# Top 3 states for Target



## RWTM (Feb 19, 2022)

1) California 2) Texas 3) Florida 
(# wise) 

Am I right?


----------



## Yetive (Feb 19, 2022)

IDK.  Maybe Illinois?  Some of the biggest are in Chicago.


----------



## boringClerk03 (Feb 19, 2022)

Yes, the state with the highest number of stores is California. 

In terms of volume, I think all of the highest-grossing stores are in Minnesota with a few random high volume stores scattered throughout the nation. It makes sense because Target is the place where lots of people shop for food and essentials. Most stores there are supercenters, and there are more Targets than Walmarts. 

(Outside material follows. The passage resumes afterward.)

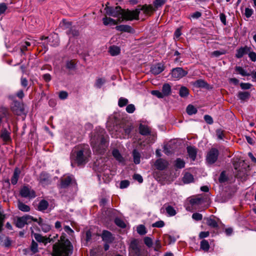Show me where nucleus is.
<instances>
[{"instance_id":"obj_9","label":"nucleus","mask_w":256,"mask_h":256,"mask_svg":"<svg viewBox=\"0 0 256 256\" xmlns=\"http://www.w3.org/2000/svg\"><path fill=\"white\" fill-rule=\"evenodd\" d=\"M130 254L134 256H139L140 254V249L138 246V242L137 240H132L130 245Z\"/></svg>"},{"instance_id":"obj_36","label":"nucleus","mask_w":256,"mask_h":256,"mask_svg":"<svg viewBox=\"0 0 256 256\" xmlns=\"http://www.w3.org/2000/svg\"><path fill=\"white\" fill-rule=\"evenodd\" d=\"M236 71L242 75V76H250V74L248 73L241 66H236Z\"/></svg>"},{"instance_id":"obj_21","label":"nucleus","mask_w":256,"mask_h":256,"mask_svg":"<svg viewBox=\"0 0 256 256\" xmlns=\"http://www.w3.org/2000/svg\"><path fill=\"white\" fill-rule=\"evenodd\" d=\"M102 238L103 240L107 242H111L113 240V237L112 234L107 230L103 231Z\"/></svg>"},{"instance_id":"obj_46","label":"nucleus","mask_w":256,"mask_h":256,"mask_svg":"<svg viewBox=\"0 0 256 256\" xmlns=\"http://www.w3.org/2000/svg\"><path fill=\"white\" fill-rule=\"evenodd\" d=\"M151 94L152 95L156 96L158 98H163L164 97L162 92L158 90H152L151 92Z\"/></svg>"},{"instance_id":"obj_58","label":"nucleus","mask_w":256,"mask_h":256,"mask_svg":"<svg viewBox=\"0 0 256 256\" xmlns=\"http://www.w3.org/2000/svg\"><path fill=\"white\" fill-rule=\"evenodd\" d=\"M240 88L243 90H248L250 88L252 85L250 83H241L240 84Z\"/></svg>"},{"instance_id":"obj_3","label":"nucleus","mask_w":256,"mask_h":256,"mask_svg":"<svg viewBox=\"0 0 256 256\" xmlns=\"http://www.w3.org/2000/svg\"><path fill=\"white\" fill-rule=\"evenodd\" d=\"M72 246L70 242L64 237H60V242L53 246V256H68L72 252Z\"/></svg>"},{"instance_id":"obj_26","label":"nucleus","mask_w":256,"mask_h":256,"mask_svg":"<svg viewBox=\"0 0 256 256\" xmlns=\"http://www.w3.org/2000/svg\"><path fill=\"white\" fill-rule=\"evenodd\" d=\"M140 132L142 135H148L150 133V129L145 125L140 124L139 126Z\"/></svg>"},{"instance_id":"obj_47","label":"nucleus","mask_w":256,"mask_h":256,"mask_svg":"<svg viewBox=\"0 0 256 256\" xmlns=\"http://www.w3.org/2000/svg\"><path fill=\"white\" fill-rule=\"evenodd\" d=\"M228 180V178L225 174V172H222L220 174V178H219V182H226Z\"/></svg>"},{"instance_id":"obj_7","label":"nucleus","mask_w":256,"mask_h":256,"mask_svg":"<svg viewBox=\"0 0 256 256\" xmlns=\"http://www.w3.org/2000/svg\"><path fill=\"white\" fill-rule=\"evenodd\" d=\"M20 194L22 197L32 198L36 197L35 192L30 188L27 186H23L20 191Z\"/></svg>"},{"instance_id":"obj_50","label":"nucleus","mask_w":256,"mask_h":256,"mask_svg":"<svg viewBox=\"0 0 256 256\" xmlns=\"http://www.w3.org/2000/svg\"><path fill=\"white\" fill-rule=\"evenodd\" d=\"M192 218L197 221L200 220L202 218V216L200 213L196 212L192 215Z\"/></svg>"},{"instance_id":"obj_43","label":"nucleus","mask_w":256,"mask_h":256,"mask_svg":"<svg viewBox=\"0 0 256 256\" xmlns=\"http://www.w3.org/2000/svg\"><path fill=\"white\" fill-rule=\"evenodd\" d=\"M128 100L124 98H120L118 102V105L120 107H123L125 106H126L128 103Z\"/></svg>"},{"instance_id":"obj_41","label":"nucleus","mask_w":256,"mask_h":256,"mask_svg":"<svg viewBox=\"0 0 256 256\" xmlns=\"http://www.w3.org/2000/svg\"><path fill=\"white\" fill-rule=\"evenodd\" d=\"M179 94L181 97H186L188 94V90L185 86H182L180 90Z\"/></svg>"},{"instance_id":"obj_34","label":"nucleus","mask_w":256,"mask_h":256,"mask_svg":"<svg viewBox=\"0 0 256 256\" xmlns=\"http://www.w3.org/2000/svg\"><path fill=\"white\" fill-rule=\"evenodd\" d=\"M112 155L114 156V158L118 162H122L123 161V158L122 157L118 150H114L112 151Z\"/></svg>"},{"instance_id":"obj_31","label":"nucleus","mask_w":256,"mask_h":256,"mask_svg":"<svg viewBox=\"0 0 256 256\" xmlns=\"http://www.w3.org/2000/svg\"><path fill=\"white\" fill-rule=\"evenodd\" d=\"M132 155L134 157V162L136 164H138L140 162V154L136 150L133 151Z\"/></svg>"},{"instance_id":"obj_38","label":"nucleus","mask_w":256,"mask_h":256,"mask_svg":"<svg viewBox=\"0 0 256 256\" xmlns=\"http://www.w3.org/2000/svg\"><path fill=\"white\" fill-rule=\"evenodd\" d=\"M184 165H185V162H184L178 158H177L175 162V166L176 168H183L184 167Z\"/></svg>"},{"instance_id":"obj_54","label":"nucleus","mask_w":256,"mask_h":256,"mask_svg":"<svg viewBox=\"0 0 256 256\" xmlns=\"http://www.w3.org/2000/svg\"><path fill=\"white\" fill-rule=\"evenodd\" d=\"M135 106L132 104H130L127 106L126 108V111L128 113H132L135 110Z\"/></svg>"},{"instance_id":"obj_13","label":"nucleus","mask_w":256,"mask_h":256,"mask_svg":"<svg viewBox=\"0 0 256 256\" xmlns=\"http://www.w3.org/2000/svg\"><path fill=\"white\" fill-rule=\"evenodd\" d=\"M32 234L38 242L44 243V244L50 242L51 241L50 237L43 236L40 234L34 232L33 231L32 232Z\"/></svg>"},{"instance_id":"obj_22","label":"nucleus","mask_w":256,"mask_h":256,"mask_svg":"<svg viewBox=\"0 0 256 256\" xmlns=\"http://www.w3.org/2000/svg\"><path fill=\"white\" fill-rule=\"evenodd\" d=\"M72 178L70 176L64 177L61 179L60 187L61 188H66L71 182Z\"/></svg>"},{"instance_id":"obj_24","label":"nucleus","mask_w":256,"mask_h":256,"mask_svg":"<svg viewBox=\"0 0 256 256\" xmlns=\"http://www.w3.org/2000/svg\"><path fill=\"white\" fill-rule=\"evenodd\" d=\"M187 151L190 158L192 160H194L196 156V150L195 148L192 146H188L187 148Z\"/></svg>"},{"instance_id":"obj_20","label":"nucleus","mask_w":256,"mask_h":256,"mask_svg":"<svg viewBox=\"0 0 256 256\" xmlns=\"http://www.w3.org/2000/svg\"><path fill=\"white\" fill-rule=\"evenodd\" d=\"M116 29L119 32H132L133 31L132 27L128 25H120L116 26Z\"/></svg>"},{"instance_id":"obj_11","label":"nucleus","mask_w":256,"mask_h":256,"mask_svg":"<svg viewBox=\"0 0 256 256\" xmlns=\"http://www.w3.org/2000/svg\"><path fill=\"white\" fill-rule=\"evenodd\" d=\"M122 22V18H120L118 19L114 20L111 18L104 16L102 18V22L104 26H114L116 25L119 23Z\"/></svg>"},{"instance_id":"obj_63","label":"nucleus","mask_w":256,"mask_h":256,"mask_svg":"<svg viewBox=\"0 0 256 256\" xmlns=\"http://www.w3.org/2000/svg\"><path fill=\"white\" fill-rule=\"evenodd\" d=\"M134 178L138 182L140 183H142L143 182V178L142 176L138 174H135L134 176Z\"/></svg>"},{"instance_id":"obj_18","label":"nucleus","mask_w":256,"mask_h":256,"mask_svg":"<svg viewBox=\"0 0 256 256\" xmlns=\"http://www.w3.org/2000/svg\"><path fill=\"white\" fill-rule=\"evenodd\" d=\"M164 69V64L158 63L152 66L150 71L153 74L156 75L162 72Z\"/></svg>"},{"instance_id":"obj_28","label":"nucleus","mask_w":256,"mask_h":256,"mask_svg":"<svg viewBox=\"0 0 256 256\" xmlns=\"http://www.w3.org/2000/svg\"><path fill=\"white\" fill-rule=\"evenodd\" d=\"M183 182L185 184L192 182L194 180L193 176L190 173H186L183 177Z\"/></svg>"},{"instance_id":"obj_48","label":"nucleus","mask_w":256,"mask_h":256,"mask_svg":"<svg viewBox=\"0 0 256 256\" xmlns=\"http://www.w3.org/2000/svg\"><path fill=\"white\" fill-rule=\"evenodd\" d=\"M8 8V6L4 2H2L0 4V15L4 14L6 9Z\"/></svg>"},{"instance_id":"obj_51","label":"nucleus","mask_w":256,"mask_h":256,"mask_svg":"<svg viewBox=\"0 0 256 256\" xmlns=\"http://www.w3.org/2000/svg\"><path fill=\"white\" fill-rule=\"evenodd\" d=\"M164 226V223L162 220L158 221L152 224L154 228H162Z\"/></svg>"},{"instance_id":"obj_61","label":"nucleus","mask_w":256,"mask_h":256,"mask_svg":"<svg viewBox=\"0 0 256 256\" xmlns=\"http://www.w3.org/2000/svg\"><path fill=\"white\" fill-rule=\"evenodd\" d=\"M129 184H130V183H129L128 181L126 180H122L120 182V188H126L128 186Z\"/></svg>"},{"instance_id":"obj_44","label":"nucleus","mask_w":256,"mask_h":256,"mask_svg":"<svg viewBox=\"0 0 256 256\" xmlns=\"http://www.w3.org/2000/svg\"><path fill=\"white\" fill-rule=\"evenodd\" d=\"M137 232L141 235H143L146 234V228L143 225H139L137 227Z\"/></svg>"},{"instance_id":"obj_35","label":"nucleus","mask_w":256,"mask_h":256,"mask_svg":"<svg viewBox=\"0 0 256 256\" xmlns=\"http://www.w3.org/2000/svg\"><path fill=\"white\" fill-rule=\"evenodd\" d=\"M166 212L170 216H174L176 214V210L171 206H168L166 208Z\"/></svg>"},{"instance_id":"obj_14","label":"nucleus","mask_w":256,"mask_h":256,"mask_svg":"<svg viewBox=\"0 0 256 256\" xmlns=\"http://www.w3.org/2000/svg\"><path fill=\"white\" fill-rule=\"evenodd\" d=\"M136 10H138L140 12L142 10L144 14L147 16L151 15L156 10V9L150 4L143 5L140 8H137Z\"/></svg>"},{"instance_id":"obj_15","label":"nucleus","mask_w":256,"mask_h":256,"mask_svg":"<svg viewBox=\"0 0 256 256\" xmlns=\"http://www.w3.org/2000/svg\"><path fill=\"white\" fill-rule=\"evenodd\" d=\"M251 48L248 46L241 47L236 50V57L237 58H241L244 54H248Z\"/></svg>"},{"instance_id":"obj_2","label":"nucleus","mask_w":256,"mask_h":256,"mask_svg":"<svg viewBox=\"0 0 256 256\" xmlns=\"http://www.w3.org/2000/svg\"><path fill=\"white\" fill-rule=\"evenodd\" d=\"M91 154V152L87 145L80 146L76 147L72 151L70 155L71 165L74 166L78 165L84 164L88 160Z\"/></svg>"},{"instance_id":"obj_8","label":"nucleus","mask_w":256,"mask_h":256,"mask_svg":"<svg viewBox=\"0 0 256 256\" xmlns=\"http://www.w3.org/2000/svg\"><path fill=\"white\" fill-rule=\"evenodd\" d=\"M218 156V150L215 148H212L206 156V161L210 164H214L216 162Z\"/></svg>"},{"instance_id":"obj_6","label":"nucleus","mask_w":256,"mask_h":256,"mask_svg":"<svg viewBox=\"0 0 256 256\" xmlns=\"http://www.w3.org/2000/svg\"><path fill=\"white\" fill-rule=\"evenodd\" d=\"M32 220L36 221L37 219L34 218L32 216H24L18 218L17 219L16 224L18 228H22L25 224L30 222Z\"/></svg>"},{"instance_id":"obj_45","label":"nucleus","mask_w":256,"mask_h":256,"mask_svg":"<svg viewBox=\"0 0 256 256\" xmlns=\"http://www.w3.org/2000/svg\"><path fill=\"white\" fill-rule=\"evenodd\" d=\"M195 85L198 88H204L206 86V83L203 80H198L195 82Z\"/></svg>"},{"instance_id":"obj_1","label":"nucleus","mask_w":256,"mask_h":256,"mask_svg":"<svg viewBox=\"0 0 256 256\" xmlns=\"http://www.w3.org/2000/svg\"><path fill=\"white\" fill-rule=\"evenodd\" d=\"M109 2L106 4V7L104 8V11L106 15L116 18H122V22L126 20H138L140 14L138 10H125L122 9L120 6H117L115 8L109 6Z\"/></svg>"},{"instance_id":"obj_25","label":"nucleus","mask_w":256,"mask_h":256,"mask_svg":"<svg viewBox=\"0 0 256 256\" xmlns=\"http://www.w3.org/2000/svg\"><path fill=\"white\" fill-rule=\"evenodd\" d=\"M108 52L111 56H116L120 54V49L118 46H112L110 47Z\"/></svg>"},{"instance_id":"obj_39","label":"nucleus","mask_w":256,"mask_h":256,"mask_svg":"<svg viewBox=\"0 0 256 256\" xmlns=\"http://www.w3.org/2000/svg\"><path fill=\"white\" fill-rule=\"evenodd\" d=\"M114 222L118 226L121 228H124L126 227V224L125 222L120 218H116L114 220Z\"/></svg>"},{"instance_id":"obj_62","label":"nucleus","mask_w":256,"mask_h":256,"mask_svg":"<svg viewBox=\"0 0 256 256\" xmlns=\"http://www.w3.org/2000/svg\"><path fill=\"white\" fill-rule=\"evenodd\" d=\"M205 121L208 124H212L213 123V120L212 118L209 115H206L204 116Z\"/></svg>"},{"instance_id":"obj_64","label":"nucleus","mask_w":256,"mask_h":256,"mask_svg":"<svg viewBox=\"0 0 256 256\" xmlns=\"http://www.w3.org/2000/svg\"><path fill=\"white\" fill-rule=\"evenodd\" d=\"M210 234L208 232H202L199 234V237L200 238H204L208 237Z\"/></svg>"},{"instance_id":"obj_55","label":"nucleus","mask_w":256,"mask_h":256,"mask_svg":"<svg viewBox=\"0 0 256 256\" xmlns=\"http://www.w3.org/2000/svg\"><path fill=\"white\" fill-rule=\"evenodd\" d=\"M144 244L149 248L151 247L152 244V240L149 237H146L144 238Z\"/></svg>"},{"instance_id":"obj_23","label":"nucleus","mask_w":256,"mask_h":256,"mask_svg":"<svg viewBox=\"0 0 256 256\" xmlns=\"http://www.w3.org/2000/svg\"><path fill=\"white\" fill-rule=\"evenodd\" d=\"M20 172V170L18 168H15L14 174L11 178V182L12 184L14 185L17 183Z\"/></svg>"},{"instance_id":"obj_16","label":"nucleus","mask_w":256,"mask_h":256,"mask_svg":"<svg viewBox=\"0 0 256 256\" xmlns=\"http://www.w3.org/2000/svg\"><path fill=\"white\" fill-rule=\"evenodd\" d=\"M38 180L40 183L44 186L50 183V177L48 174L46 172H42L40 175Z\"/></svg>"},{"instance_id":"obj_52","label":"nucleus","mask_w":256,"mask_h":256,"mask_svg":"<svg viewBox=\"0 0 256 256\" xmlns=\"http://www.w3.org/2000/svg\"><path fill=\"white\" fill-rule=\"evenodd\" d=\"M75 67V64L72 60L68 61L66 63V68L69 70H72Z\"/></svg>"},{"instance_id":"obj_10","label":"nucleus","mask_w":256,"mask_h":256,"mask_svg":"<svg viewBox=\"0 0 256 256\" xmlns=\"http://www.w3.org/2000/svg\"><path fill=\"white\" fill-rule=\"evenodd\" d=\"M202 202V198L200 197L191 198L189 200V204L186 205V210L188 211H192V206L201 204Z\"/></svg>"},{"instance_id":"obj_4","label":"nucleus","mask_w":256,"mask_h":256,"mask_svg":"<svg viewBox=\"0 0 256 256\" xmlns=\"http://www.w3.org/2000/svg\"><path fill=\"white\" fill-rule=\"evenodd\" d=\"M104 130H100V132L97 135H94L91 138V145L94 150L102 154L106 146V139L104 136Z\"/></svg>"},{"instance_id":"obj_56","label":"nucleus","mask_w":256,"mask_h":256,"mask_svg":"<svg viewBox=\"0 0 256 256\" xmlns=\"http://www.w3.org/2000/svg\"><path fill=\"white\" fill-rule=\"evenodd\" d=\"M254 13V10L252 8H246L245 9V16L246 18H248L252 16Z\"/></svg>"},{"instance_id":"obj_60","label":"nucleus","mask_w":256,"mask_h":256,"mask_svg":"<svg viewBox=\"0 0 256 256\" xmlns=\"http://www.w3.org/2000/svg\"><path fill=\"white\" fill-rule=\"evenodd\" d=\"M66 32L68 34L72 36H76L78 34V32L77 30L72 28L68 30Z\"/></svg>"},{"instance_id":"obj_59","label":"nucleus","mask_w":256,"mask_h":256,"mask_svg":"<svg viewBox=\"0 0 256 256\" xmlns=\"http://www.w3.org/2000/svg\"><path fill=\"white\" fill-rule=\"evenodd\" d=\"M248 56L252 62L256 61V53L254 52H250L248 53Z\"/></svg>"},{"instance_id":"obj_27","label":"nucleus","mask_w":256,"mask_h":256,"mask_svg":"<svg viewBox=\"0 0 256 256\" xmlns=\"http://www.w3.org/2000/svg\"><path fill=\"white\" fill-rule=\"evenodd\" d=\"M162 92L164 96H168L171 92V86L168 84H165L162 88Z\"/></svg>"},{"instance_id":"obj_19","label":"nucleus","mask_w":256,"mask_h":256,"mask_svg":"<svg viewBox=\"0 0 256 256\" xmlns=\"http://www.w3.org/2000/svg\"><path fill=\"white\" fill-rule=\"evenodd\" d=\"M0 137L4 142H8L12 140L10 132L6 128L2 130Z\"/></svg>"},{"instance_id":"obj_40","label":"nucleus","mask_w":256,"mask_h":256,"mask_svg":"<svg viewBox=\"0 0 256 256\" xmlns=\"http://www.w3.org/2000/svg\"><path fill=\"white\" fill-rule=\"evenodd\" d=\"M18 208L19 210H22V212H27L30 211V208L28 206L23 204L22 202H18Z\"/></svg>"},{"instance_id":"obj_42","label":"nucleus","mask_w":256,"mask_h":256,"mask_svg":"<svg viewBox=\"0 0 256 256\" xmlns=\"http://www.w3.org/2000/svg\"><path fill=\"white\" fill-rule=\"evenodd\" d=\"M166 2V0H155L154 2V8H158L162 6Z\"/></svg>"},{"instance_id":"obj_49","label":"nucleus","mask_w":256,"mask_h":256,"mask_svg":"<svg viewBox=\"0 0 256 256\" xmlns=\"http://www.w3.org/2000/svg\"><path fill=\"white\" fill-rule=\"evenodd\" d=\"M105 80L104 78H98L96 80V86L100 88L103 84L105 82Z\"/></svg>"},{"instance_id":"obj_53","label":"nucleus","mask_w":256,"mask_h":256,"mask_svg":"<svg viewBox=\"0 0 256 256\" xmlns=\"http://www.w3.org/2000/svg\"><path fill=\"white\" fill-rule=\"evenodd\" d=\"M38 245L36 242L32 240L31 245V250L34 253L38 251Z\"/></svg>"},{"instance_id":"obj_33","label":"nucleus","mask_w":256,"mask_h":256,"mask_svg":"<svg viewBox=\"0 0 256 256\" xmlns=\"http://www.w3.org/2000/svg\"><path fill=\"white\" fill-rule=\"evenodd\" d=\"M206 223L208 226L212 228H216L218 227V222L214 219L211 218H208L207 220Z\"/></svg>"},{"instance_id":"obj_17","label":"nucleus","mask_w":256,"mask_h":256,"mask_svg":"<svg viewBox=\"0 0 256 256\" xmlns=\"http://www.w3.org/2000/svg\"><path fill=\"white\" fill-rule=\"evenodd\" d=\"M38 222V224L41 227L42 230L44 232H49L51 229V226L46 222H44L42 218H40L38 220L36 221Z\"/></svg>"},{"instance_id":"obj_5","label":"nucleus","mask_w":256,"mask_h":256,"mask_svg":"<svg viewBox=\"0 0 256 256\" xmlns=\"http://www.w3.org/2000/svg\"><path fill=\"white\" fill-rule=\"evenodd\" d=\"M188 74V72L182 68H172L170 74L172 78L174 80H178Z\"/></svg>"},{"instance_id":"obj_30","label":"nucleus","mask_w":256,"mask_h":256,"mask_svg":"<svg viewBox=\"0 0 256 256\" xmlns=\"http://www.w3.org/2000/svg\"><path fill=\"white\" fill-rule=\"evenodd\" d=\"M48 206V204L46 200H42L38 204V209L40 211L46 210Z\"/></svg>"},{"instance_id":"obj_12","label":"nucleus","mask_w":256,"mask_h":256,"mask_svg":"<svg viewBox=\"0 0 256 256\" xmlns=\"http://www.w3.org/2000/svg\"><path fill=\"white\" fill-rule=\"evenodd\" d=\"M168 165V162L162 158H159L154 163L156 168L158 170H161L166 168Z\"/></svg>"},{"instance_id":"obj_57","label":"nucleus","mask_w":256,"mask_h":256,"mask_svg":"<svg viewBox=\"0 0 256 256\" xmlns=\"http://www.w3.org/2000/svg\"><path fill=\"white\" fill-rule=\"evenodd\" d=\"M216 134L218 138L220 140H222L224 137V131L222 130H217L216 131Z\"/></svg>"},{"instance_id":"obj_37","label":"nucleus","mask_w":256,"mask_h":256,"mask_svg":"<svg viewBox=\"0 0 256 256\" xmlns=\"http://www.w3.org/2000/svg\"><path fill=\"white\" fill-rule=\"evenodd\" d=\"M186 112L189 115H192L196 113L197 110L192 105L189 104L186 108Z\"/></svg>"},{"instance_id":"obj_32","label":"nucleus","mask_w":256,"mask_h":256,"mask_svg":"<svg viewBox=\"0 0 256 256\" xmlns=\"http://www.w3.org/2000/svg\"><path fill=\"white\" fill-rule=\"evenodd\" d=\"M250 96V94L248 92H240L238 93V96L240 100H245L249 98Z\"/></svg>"},{"instance_id":"obj_29","label":"nucleus","mask_w":256,"mask_h":256,"mask_svg":"<svg viewBox=\"0 0 256 256\" xmlns=\"http://www.w3.org/2000/svg\"><path fill=\"white\" fill-rule=\"evenodd\" d=\"M200 249L204 252H208L210 249V244L208 242L205 240H202L200 244Z\"/></svg>"}]
</instances>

Some of the largest stores by square footage are also in Minnesota, but the majority are found scattered throughout random states. I think the largest is the Ventura Mall store followed by the Annapolis store, the Glendale store, and then Target Edina. I could be wrong though.


----------



## Targetking (Feb 20, 2022)

Theres a 3 storyone in Calif0rnia.


----------



## RWTM (Feb 20, 2022)

Yetive said:


> IDK.  Maybe Illinois?  Some of the biggest are in Chicago.

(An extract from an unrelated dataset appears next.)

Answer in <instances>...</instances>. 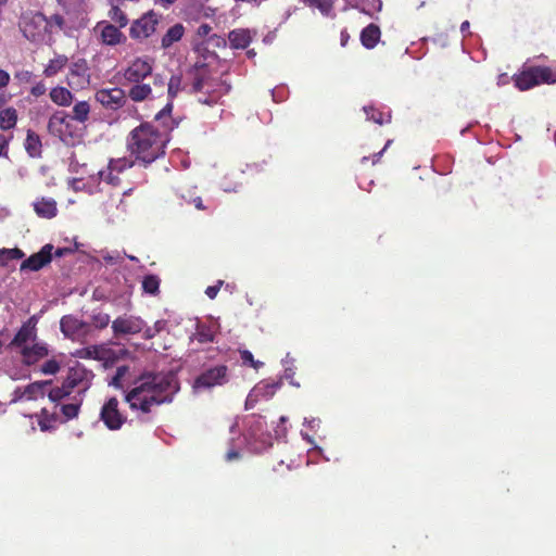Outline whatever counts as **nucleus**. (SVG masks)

Most stores not top grossing (doing #’s). Illinois my home state. Haven't lived there in almost 10 years. #Blagojevich


----------



## RWTM (Feb 20, 2022)

boringClerk03 said:


> Yes, the state with the highest number of stores is California.
> 
> In terms of volume, I think all of the highest-grossing stores are in Minnesota with a few random high volume stores scattered throughout the nation. It makes sense because Target is the place where lots of people shop for food and essentials. Most stores there are supercenters, and there are more Targets than Walmarts.
> 
> Some of the largest stores by square footage are also in Minnesota, but the majority are found scattered throughout random states. I think the largest is the Ventura Mall store followed by the Annapolis store, the Glendale store, and then Target Edina. I could be wrong though.


Cali is it’s own breed but going through economic crisis rn. Northern TX Frisco area booming too. A lot of 5 stars (trying to be broad but specific) Florida also has a lot of high volume/grossing stores but pretty sure they get supplied from a huge ass DC in GA. Not sure tho. I only really care about top 3 tbh


----------



## RWTM (Feb 20, 2022)

Where did or is the newest RDC going that’s 2m sq ft? Anyone know


----------



## Coqui (Feb 20, 2022)

Most of Hawaii’s stores are 100 mil dollar stores too.


----------



## REDcardJJ (Feb 20, 2022)

the top 3 states are minnesota, california, and texas in that order


----------



## gracefulfillment (Feb 20, 2022)

Kostin said:


> Cali is it’s own breed but going through economic crisis rn. Northern TX Frisco area booming too. A lot of 5 stars (trying to be broad but specific) Florida also has a lot of high volume/grossing stores but pretty sure they get supplied from a huge ass DC in GA. Not sure tho. I only really care about top 3 RDC’s


Florida store here. The only DC in the state is an FDC in Lake City. our RDC is 3808 in Midway, GA.
There are some fairly high volume stores here, but definitely not like mn, ca, etc. I think we deal with a lot more competition from walmart for GM and local grocers for food


----------



## Rastaman (Feb 20, 2022)

Florida Targets are supplied by DC in Tifton, GA


----------



## Dead and Khaki (Feb 21, 2022)

Dysfunction, disaster and despair.

...Oh, you meant _U.S._ states.


----------



## qmosqueen (Feb 21, 2022)

Try New York , Minnesota and Pennsylvania


----------



## qmosqueen (Feb 21, 2022)

CoquiAzul said:


> Most of Hawaii’s stores are 100 mil dollar stores too.


Only cause of the cost of getting stuff there over the oceans


----------



## InboundDCguy (Feb 22, 2022)

Kostin said:


> Where did or is the newest RDC going that’s 2m sq ft? Anyone know


25000 Van Buren Blvd., Riverside, CA.


----------